→ Source extract:

..............................

Oscar-winning producer Tony Bill (The Sting)

I was eighteen
Didn’t have a care
Working for peanuts
Not a dime to spare
But I was lean and
Solid everywhere
Like a rock
Lyrics by Bob Seger/Like a Rock


The 1979 movie Breaking Away received an Academy Award nomination for Best Picture and Steve Tesich won the Oscar for his screenplay. It was his first produced feature film. Breaking Away, directed by Peter Yates,  also landed at #8 on AFI’s list of 100 Most Inspirational Films of All Time.

If I ever put together a Hall of Fame list of Hollywood movies that represent well the world outside of Hollywood, Breaking Away would be there. But the aspect of the movie and screenplay I want to look at today is what could be called texture.

In my last post writer/director Gary Ross touched on the texture of Seabiscuit by including key elements (fishing pole, tackle box, keysin one pivotal scene of a young boy going fishing. In Breaking Away the texture—the limestone from the area— is a major motif of the entire film.

The opening shot and opening scene are of rocks and a rock quarry in Bloomington, Indiana. Stones that were cut out of the ground built many of the buildings at the Indiana University Bloomington.

..............................

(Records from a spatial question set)

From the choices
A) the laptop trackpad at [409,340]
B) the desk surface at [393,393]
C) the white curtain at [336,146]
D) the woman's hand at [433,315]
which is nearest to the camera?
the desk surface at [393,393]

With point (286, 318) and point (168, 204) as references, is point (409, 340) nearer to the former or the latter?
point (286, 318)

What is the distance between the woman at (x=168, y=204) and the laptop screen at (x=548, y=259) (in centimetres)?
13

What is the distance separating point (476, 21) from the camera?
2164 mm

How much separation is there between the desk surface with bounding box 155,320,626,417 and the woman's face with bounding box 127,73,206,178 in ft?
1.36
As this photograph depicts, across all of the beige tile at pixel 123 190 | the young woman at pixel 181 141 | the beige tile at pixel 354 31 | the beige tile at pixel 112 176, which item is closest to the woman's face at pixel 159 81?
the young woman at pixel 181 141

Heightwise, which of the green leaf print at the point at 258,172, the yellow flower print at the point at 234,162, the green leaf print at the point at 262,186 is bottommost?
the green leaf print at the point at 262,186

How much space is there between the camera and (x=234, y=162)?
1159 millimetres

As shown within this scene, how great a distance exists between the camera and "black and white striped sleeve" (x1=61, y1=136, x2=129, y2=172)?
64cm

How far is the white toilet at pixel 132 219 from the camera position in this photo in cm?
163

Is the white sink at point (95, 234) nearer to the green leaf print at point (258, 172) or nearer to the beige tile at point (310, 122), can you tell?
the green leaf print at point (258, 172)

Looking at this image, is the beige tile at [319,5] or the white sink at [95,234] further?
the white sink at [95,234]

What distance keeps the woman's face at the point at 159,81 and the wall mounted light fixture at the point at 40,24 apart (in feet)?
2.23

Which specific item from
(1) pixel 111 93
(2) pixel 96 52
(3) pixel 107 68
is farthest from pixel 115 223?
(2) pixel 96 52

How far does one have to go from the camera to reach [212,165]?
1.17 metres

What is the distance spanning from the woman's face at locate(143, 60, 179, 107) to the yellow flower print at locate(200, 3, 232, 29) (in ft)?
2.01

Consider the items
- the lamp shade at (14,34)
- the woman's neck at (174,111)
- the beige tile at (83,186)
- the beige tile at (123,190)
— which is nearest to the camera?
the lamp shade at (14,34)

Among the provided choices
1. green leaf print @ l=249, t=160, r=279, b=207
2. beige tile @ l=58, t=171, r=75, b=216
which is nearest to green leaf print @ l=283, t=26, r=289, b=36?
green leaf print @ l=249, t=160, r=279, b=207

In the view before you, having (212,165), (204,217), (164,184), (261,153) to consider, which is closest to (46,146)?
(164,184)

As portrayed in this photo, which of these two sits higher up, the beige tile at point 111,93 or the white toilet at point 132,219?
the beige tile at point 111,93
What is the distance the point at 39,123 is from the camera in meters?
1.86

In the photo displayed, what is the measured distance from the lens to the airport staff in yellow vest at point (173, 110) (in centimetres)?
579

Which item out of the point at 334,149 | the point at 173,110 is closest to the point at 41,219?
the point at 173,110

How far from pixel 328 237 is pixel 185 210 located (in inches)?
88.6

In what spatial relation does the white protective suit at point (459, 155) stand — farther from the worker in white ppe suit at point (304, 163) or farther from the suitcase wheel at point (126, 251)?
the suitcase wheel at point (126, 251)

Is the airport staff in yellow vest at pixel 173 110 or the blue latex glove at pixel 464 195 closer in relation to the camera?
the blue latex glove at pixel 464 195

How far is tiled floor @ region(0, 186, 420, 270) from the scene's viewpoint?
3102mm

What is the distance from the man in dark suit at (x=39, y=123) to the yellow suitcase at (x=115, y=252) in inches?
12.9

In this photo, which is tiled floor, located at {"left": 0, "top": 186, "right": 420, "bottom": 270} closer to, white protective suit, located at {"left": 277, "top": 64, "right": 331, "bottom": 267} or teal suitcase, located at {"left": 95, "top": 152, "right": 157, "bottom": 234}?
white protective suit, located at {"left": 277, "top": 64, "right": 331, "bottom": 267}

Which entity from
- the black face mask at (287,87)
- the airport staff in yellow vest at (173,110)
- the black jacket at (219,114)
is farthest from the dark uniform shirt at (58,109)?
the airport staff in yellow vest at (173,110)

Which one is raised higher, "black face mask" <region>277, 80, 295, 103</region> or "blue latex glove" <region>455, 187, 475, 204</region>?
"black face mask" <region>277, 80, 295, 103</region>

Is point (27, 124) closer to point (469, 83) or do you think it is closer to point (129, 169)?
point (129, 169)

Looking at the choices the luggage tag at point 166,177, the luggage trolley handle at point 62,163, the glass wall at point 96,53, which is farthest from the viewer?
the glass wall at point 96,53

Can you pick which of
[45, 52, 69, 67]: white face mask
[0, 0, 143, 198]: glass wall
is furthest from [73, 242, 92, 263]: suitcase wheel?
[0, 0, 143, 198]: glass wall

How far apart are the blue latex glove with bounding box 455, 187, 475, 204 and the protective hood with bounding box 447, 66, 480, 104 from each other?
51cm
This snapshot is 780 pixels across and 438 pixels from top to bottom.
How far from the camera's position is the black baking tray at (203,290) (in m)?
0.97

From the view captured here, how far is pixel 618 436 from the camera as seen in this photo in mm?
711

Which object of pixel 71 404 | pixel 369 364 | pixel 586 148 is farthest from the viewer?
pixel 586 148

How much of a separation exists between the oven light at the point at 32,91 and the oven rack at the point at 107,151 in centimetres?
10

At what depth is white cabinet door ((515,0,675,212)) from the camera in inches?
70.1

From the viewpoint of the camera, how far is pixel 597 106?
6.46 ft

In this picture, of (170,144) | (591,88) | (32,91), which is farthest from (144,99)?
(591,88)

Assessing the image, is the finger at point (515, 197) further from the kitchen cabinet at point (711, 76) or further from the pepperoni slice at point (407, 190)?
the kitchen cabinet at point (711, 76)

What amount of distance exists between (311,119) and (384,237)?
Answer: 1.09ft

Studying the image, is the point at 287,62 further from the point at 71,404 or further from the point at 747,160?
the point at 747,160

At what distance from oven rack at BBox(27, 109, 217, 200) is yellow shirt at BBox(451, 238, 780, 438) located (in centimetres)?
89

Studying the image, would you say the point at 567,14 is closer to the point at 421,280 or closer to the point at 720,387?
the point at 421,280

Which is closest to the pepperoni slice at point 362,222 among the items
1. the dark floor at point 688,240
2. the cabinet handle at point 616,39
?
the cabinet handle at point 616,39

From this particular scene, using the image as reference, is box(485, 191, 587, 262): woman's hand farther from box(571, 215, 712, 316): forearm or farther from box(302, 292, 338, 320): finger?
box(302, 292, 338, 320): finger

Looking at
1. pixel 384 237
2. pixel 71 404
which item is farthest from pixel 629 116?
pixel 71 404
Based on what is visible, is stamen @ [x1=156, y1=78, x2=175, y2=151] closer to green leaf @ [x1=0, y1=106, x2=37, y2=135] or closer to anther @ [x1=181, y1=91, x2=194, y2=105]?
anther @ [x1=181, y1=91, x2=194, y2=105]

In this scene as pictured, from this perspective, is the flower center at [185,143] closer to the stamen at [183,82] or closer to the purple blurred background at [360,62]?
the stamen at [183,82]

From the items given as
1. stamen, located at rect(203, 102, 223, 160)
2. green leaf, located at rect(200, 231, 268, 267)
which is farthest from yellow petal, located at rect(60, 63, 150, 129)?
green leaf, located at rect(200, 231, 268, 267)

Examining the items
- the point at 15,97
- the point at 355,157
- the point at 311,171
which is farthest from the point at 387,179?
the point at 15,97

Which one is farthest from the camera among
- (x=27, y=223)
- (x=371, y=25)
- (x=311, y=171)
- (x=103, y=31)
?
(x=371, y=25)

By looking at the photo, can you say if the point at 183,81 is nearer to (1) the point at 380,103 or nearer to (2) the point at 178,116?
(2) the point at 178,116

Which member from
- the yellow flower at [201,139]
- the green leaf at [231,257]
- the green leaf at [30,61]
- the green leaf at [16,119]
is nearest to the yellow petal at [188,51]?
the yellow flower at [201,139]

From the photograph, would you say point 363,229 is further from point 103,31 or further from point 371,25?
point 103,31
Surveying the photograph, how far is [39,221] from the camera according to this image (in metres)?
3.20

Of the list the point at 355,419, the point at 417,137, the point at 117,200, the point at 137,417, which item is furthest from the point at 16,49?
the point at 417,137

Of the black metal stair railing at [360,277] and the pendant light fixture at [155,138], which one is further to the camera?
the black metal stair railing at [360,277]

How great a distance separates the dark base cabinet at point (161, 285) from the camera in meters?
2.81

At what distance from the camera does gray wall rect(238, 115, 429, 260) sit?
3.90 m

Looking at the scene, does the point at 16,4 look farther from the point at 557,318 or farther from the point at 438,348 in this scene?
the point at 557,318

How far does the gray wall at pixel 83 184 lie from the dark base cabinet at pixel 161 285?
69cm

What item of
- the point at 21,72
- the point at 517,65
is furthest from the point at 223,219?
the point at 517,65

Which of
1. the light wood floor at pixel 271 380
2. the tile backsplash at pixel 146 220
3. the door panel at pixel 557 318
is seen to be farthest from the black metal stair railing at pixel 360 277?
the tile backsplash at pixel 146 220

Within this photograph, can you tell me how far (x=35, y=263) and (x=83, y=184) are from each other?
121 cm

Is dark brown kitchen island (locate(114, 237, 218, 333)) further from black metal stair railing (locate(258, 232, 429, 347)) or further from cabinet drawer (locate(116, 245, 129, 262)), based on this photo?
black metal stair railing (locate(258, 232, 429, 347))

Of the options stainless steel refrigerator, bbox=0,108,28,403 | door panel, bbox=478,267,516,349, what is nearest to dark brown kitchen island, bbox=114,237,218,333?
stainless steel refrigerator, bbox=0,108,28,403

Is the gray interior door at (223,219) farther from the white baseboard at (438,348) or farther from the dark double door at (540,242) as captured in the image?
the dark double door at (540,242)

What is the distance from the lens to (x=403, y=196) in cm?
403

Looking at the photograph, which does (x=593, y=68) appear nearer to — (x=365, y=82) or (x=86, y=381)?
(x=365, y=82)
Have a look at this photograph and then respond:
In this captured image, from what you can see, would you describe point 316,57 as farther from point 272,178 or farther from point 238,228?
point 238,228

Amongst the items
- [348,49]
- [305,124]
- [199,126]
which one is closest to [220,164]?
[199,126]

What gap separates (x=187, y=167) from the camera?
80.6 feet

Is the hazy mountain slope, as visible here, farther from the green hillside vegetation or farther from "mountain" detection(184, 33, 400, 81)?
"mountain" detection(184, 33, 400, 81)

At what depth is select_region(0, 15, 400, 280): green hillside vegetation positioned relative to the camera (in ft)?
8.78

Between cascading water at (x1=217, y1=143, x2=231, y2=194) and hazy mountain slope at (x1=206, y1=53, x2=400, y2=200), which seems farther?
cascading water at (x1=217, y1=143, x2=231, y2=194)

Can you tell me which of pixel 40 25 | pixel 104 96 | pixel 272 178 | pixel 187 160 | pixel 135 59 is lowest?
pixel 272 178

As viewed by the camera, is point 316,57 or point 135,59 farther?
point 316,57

..............................

→ Problems and tasks:
**A)** From the Breaking Away piece, extract the passage from "I was eighteen" up to and including "be called texture.", word for word.
**B)** Write what comes next in the piece about Breaking Away, starting after its last sentence.
These records have no connection to the text.

→ Responses for each task:
**A)**
I was eighteen
Didn’t have a care
Working for peanuts
Not a dime to spare
But I was lean and
Solid everywhere
Like a rock
Lyrics by Bob Seger/Like a Rock


The 1979 movie Breaking Away received an Academy Award nomination for Best Picture and Steve Tesich won the Oscar for his screenplay. It was his first produced feature film. Breaking Away, directed by Peter Yates,  also landed at #8 on AFI’s list of 100 Most Inspirational Films of All Time.

If I ever put together a Hall of Fame list of Hollywood movies that represent well the world outside of Hollywood, Breaking Away would be there. But the aspect of the movie and screenplay I want to look at today is what could be called texture.

**B)**
Tesich (who was born in Užice, Yugoslavia but raised in Indiana) uses those stones brilliantly in his script as he shows what unites the town is also what divides it. Working in the rock quarries and cutting the stones provided jobs for the locals—the townies known as Cutters. But the buildings they built for the local college were more preppy than blue collar friendly. (This may not be true in real life, but it worked for the movie.)

Tesich touched on that contrast in the script and in the scene below shows a beautiful synthesis of the two worlds colliding—then merging.


The campus is deserted. Dave and Mr. Blasé are walking slowly outside a huge classroom building. Mr. Blase lights a cigarette.

                                                MR. BLASE
Just one.  Don’t tell mother.
(looking at the building)
You know, I do this every now and then. Come here at night and…I cut the stone for that building over there…

Yes, I know, Dad.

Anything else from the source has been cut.